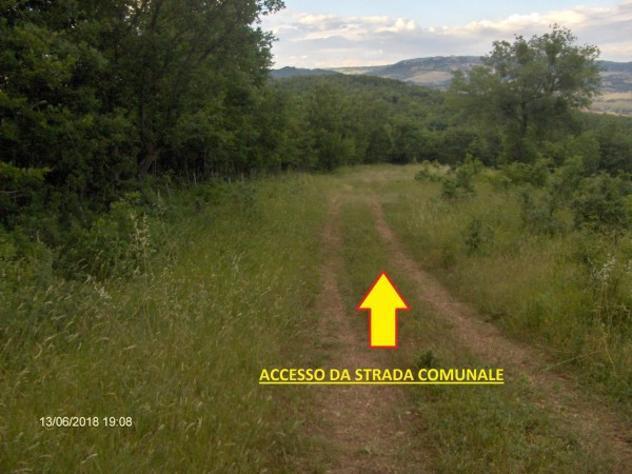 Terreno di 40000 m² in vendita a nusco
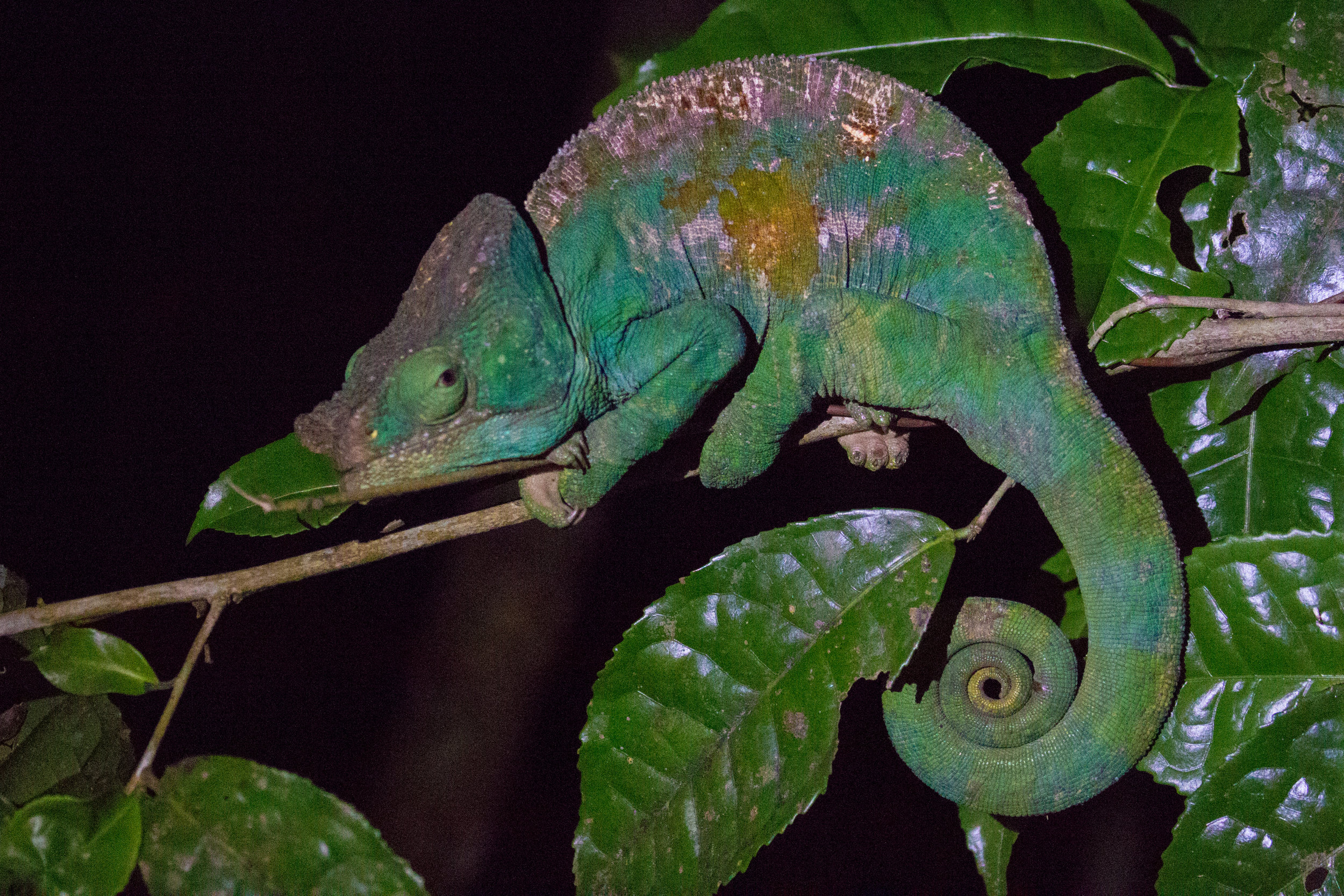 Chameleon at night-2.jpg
...
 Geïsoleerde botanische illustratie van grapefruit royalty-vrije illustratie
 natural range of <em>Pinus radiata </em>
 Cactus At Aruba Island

» Activity:
An exact copy of the lines above, from the one containing "natural range of <em>Pinus radiata </em>" down to the one containing "Cactus At Aruba Island" and including both, is the whole answer; retype it and nothing else.

» Solution to this exercise:
 natural range of <em>Pinus radiata </em>
 Cactus At Aruba Island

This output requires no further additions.